Mar 22, 2013; Houston, TX, USA; Cleveland Cavaliers head coach Byron Scott coaches against the Houston Rockets in the second quarter at the Toyota Center. Mandatory Credit: Brett Davis-USA TODAY Sports

The Byron Scott dilemma


On Sunday Jason Lloyd of the Akron Beacon Journal brought up a topic of discussion that many have been afraid to talk about all season long: the Byron Scott situation. Through his first three seasons as head coach of the Cleveland Cavaliers, Scott has gone a paltry 62-158 (.282), with his first season following LeBron James leaving town being his worst thus far. His first season with the team that he coached before Cleveland – the New Orleans Hornets – has been the worst of his almost 12 complete seasons as a head coach.

In Scott’s defense, he inherited a team that was almost completely stripped of talent and depth. The Cavs’ organization was moving in a direction where they needed to start from scratch and endure some dark times in order to have the best chance at receiving high draft picks.

Scott has been in this situation before with the Hornets, so fans shouldn’t give up on him so quick without looking what he did with the Hornets before and after Chris Paul entered the league.
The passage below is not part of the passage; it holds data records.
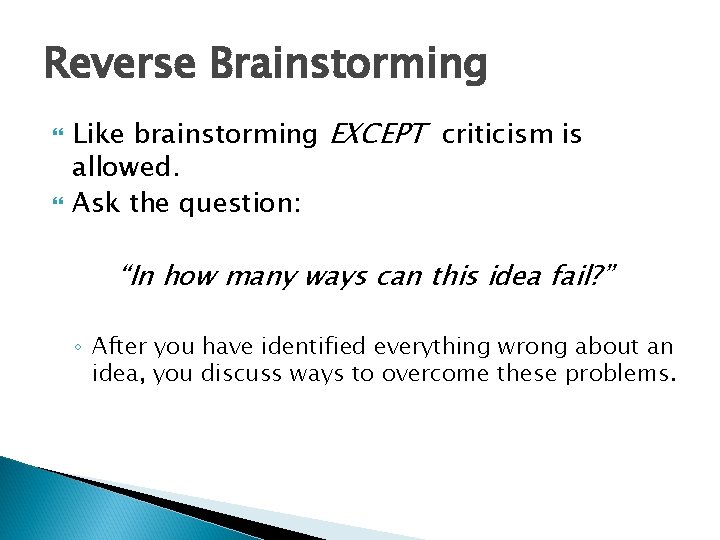 Reverse Brainstorming Like brainstorming EXCEPT criticism is allowed. Ask the question: “In how many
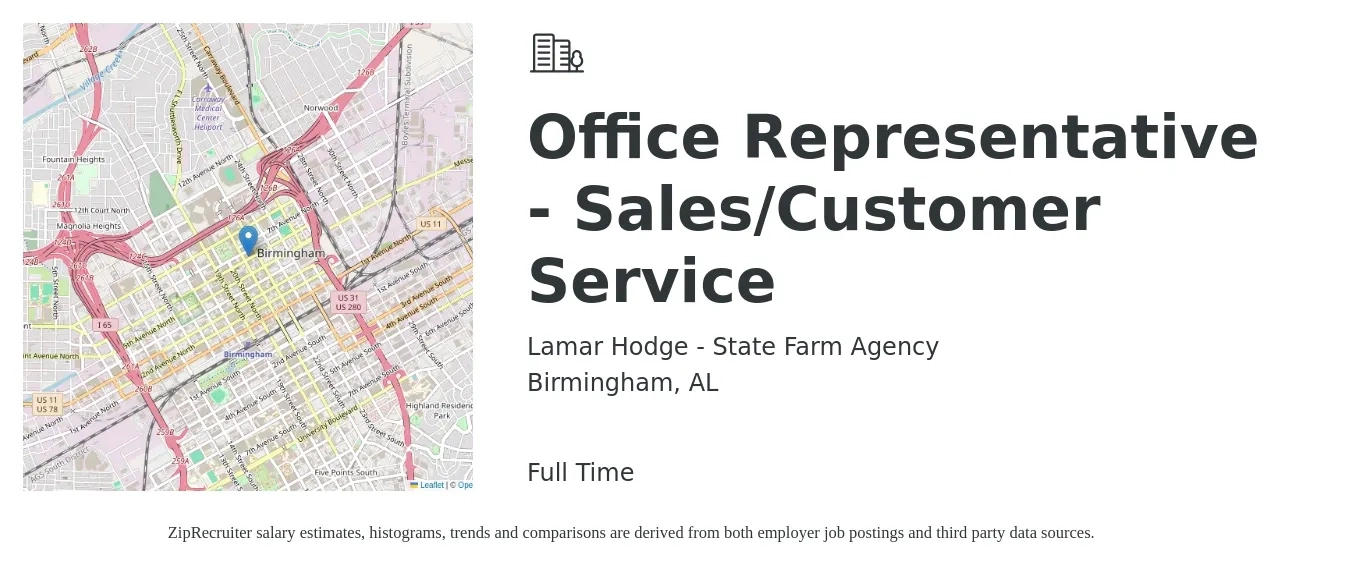 Lamar Hodge - State Farm Agency job posting for a Office Representative - Sales/Customer Service in Birmingham, AL with a salary of $17 to $26 Hourly with a map of Birmingham location.
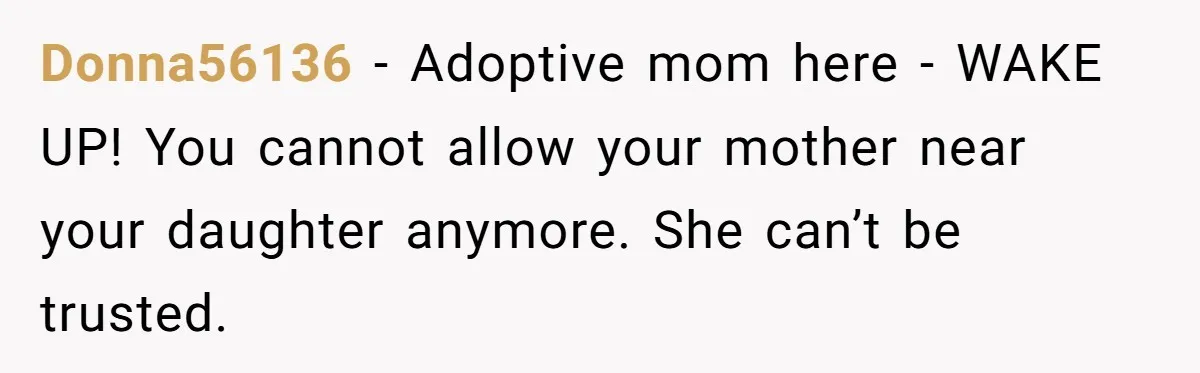 Donna56136 − Adoptive mom here - WAKE UP! You cannot allow your mother near your daughter anymore. She can’t be trusted.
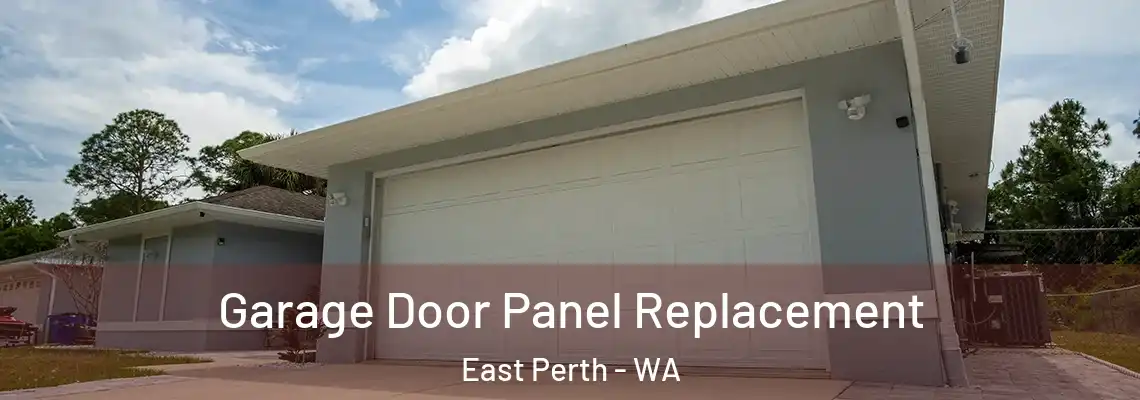  Garage Door Panel Replacement East Perth - WA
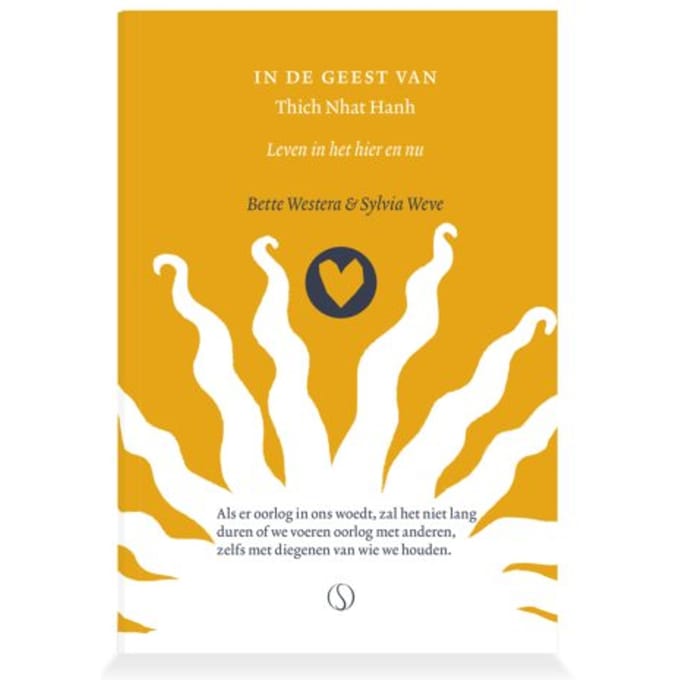 In De Geest Van Thich Nhat Hanh - In De Geest Van - Bette Westera
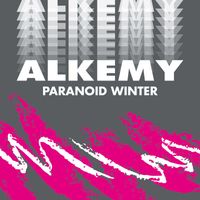 Alkemy - Paranoid Winter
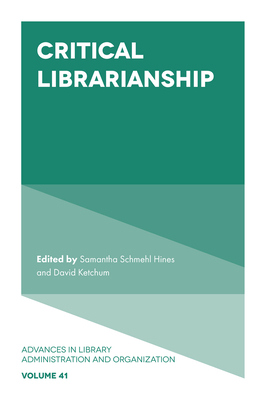 Critical Librarianship - Hines, Samantha Schmehl (Editor), and Ketchum, David H (Editor)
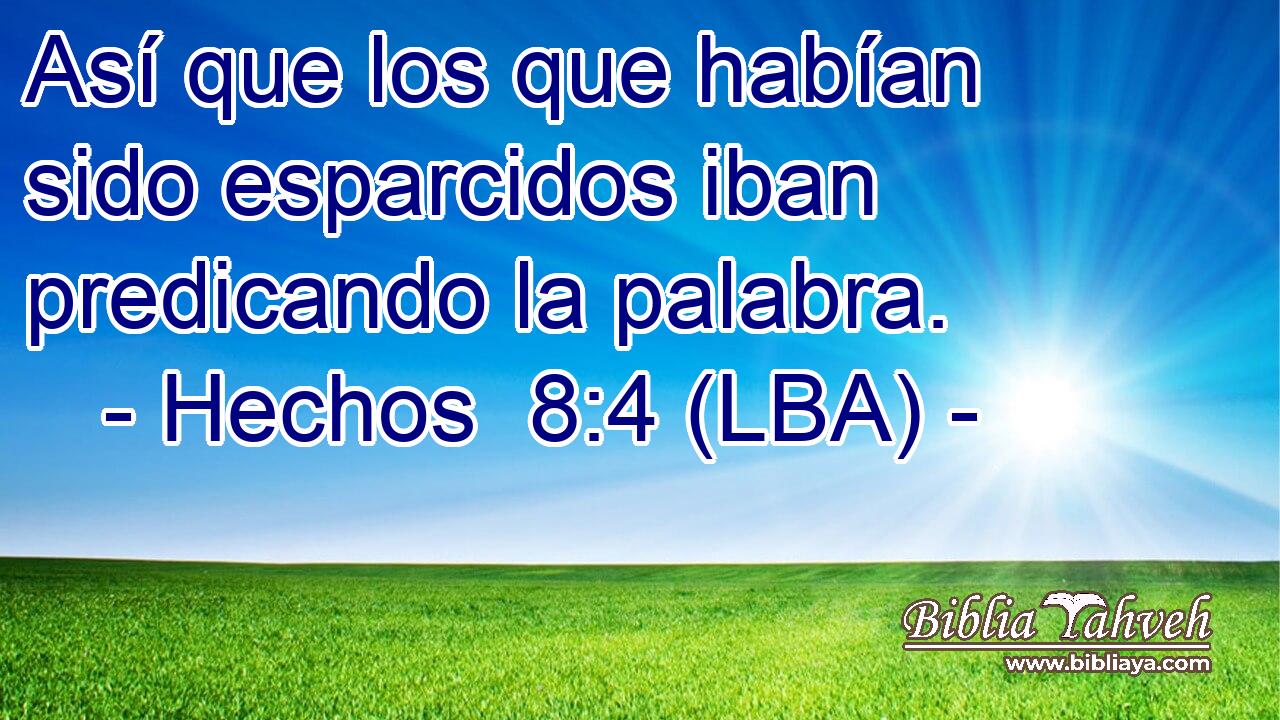 Así que los que habían sido esparcidos iban predicando la palabra.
Just like in Cleveland, Scott didn’t have a superstar point guard until his second season coaching in New Orleans. In his first season with the team, Scott coached the Hornets to a Western Conference-worst record of 18-64 (.220).

In the following two seasons – Paul’s rookie and sophomore seasons – the team dramatically improved. With the additions of Paul and David West, the team went a combined 77-87 (.470). Although these percentages are much higher than what Scott currently stands at in his second and third seasons with Cleveland (43-93), the Hornets’ two highest scoring players played 40 more games than the Cavaliers’ two highest scoring players (I converted the 66-game season to an 82-game season and left Dion Waiters’ and Irving’s number of games played the same for this current season). Injuries have plagued Scott’s second two seasons in Cleveland, as players have had to shift from the D-League to the Cavaliers on what seems is an almost everyday basis.

But as mentioned before, Lloyd brings up a very compelling argument against keeping Byron Scott around:

This team has been ravaged with injuries again this season, but the concerns aren’t related to the roster. They are core beliefs and in-game coaching strategies ranging from play calls to substitution patterns, his refusal to call timeouts at crucial junctures and an overall lack of defense.

And these problems with Scott’s coaching schemes have been factors in why Cleveland can’t hold double-digit leads late down the stretch. Defensive breakdowns have occurred against the elite NBA teams and even bottom dwellers, so the problem isn’t the level of play of the teams that Cleveland is faltering against. Two of the biggest collapses (a 28-point lead against the Suns and a 27-point lead against the Heat) in franchise history have occurred in just this one season. So can we point our fingers directly at Scott even with taking into account injuries and talent depth?

Byron Scott wants this team to be a defensive-first squad, so giving him the chance with healthy defensive-minded players is needed before we give Scott the boot before the end of the 2013-14 season. But is there a reason why players are constantly rotating on and off of the injury report?

Players have spoken out and addressed this question anonymously about Scott’s hard-pressed workouts and practices lately:

We’re exhausted. It goes back to training camp. He killed us in camp. We don’t have any legs left.

Toughen up. Scott is the right man to lead this team, but this offseason will be one of the most important for Cleveland in years. Another season looking forward to the lottery will not bode well for the organization, meaning that a lot of people will be out the Quicken Loans door if there isn’t improvement at the beginning of the 2013-14 season.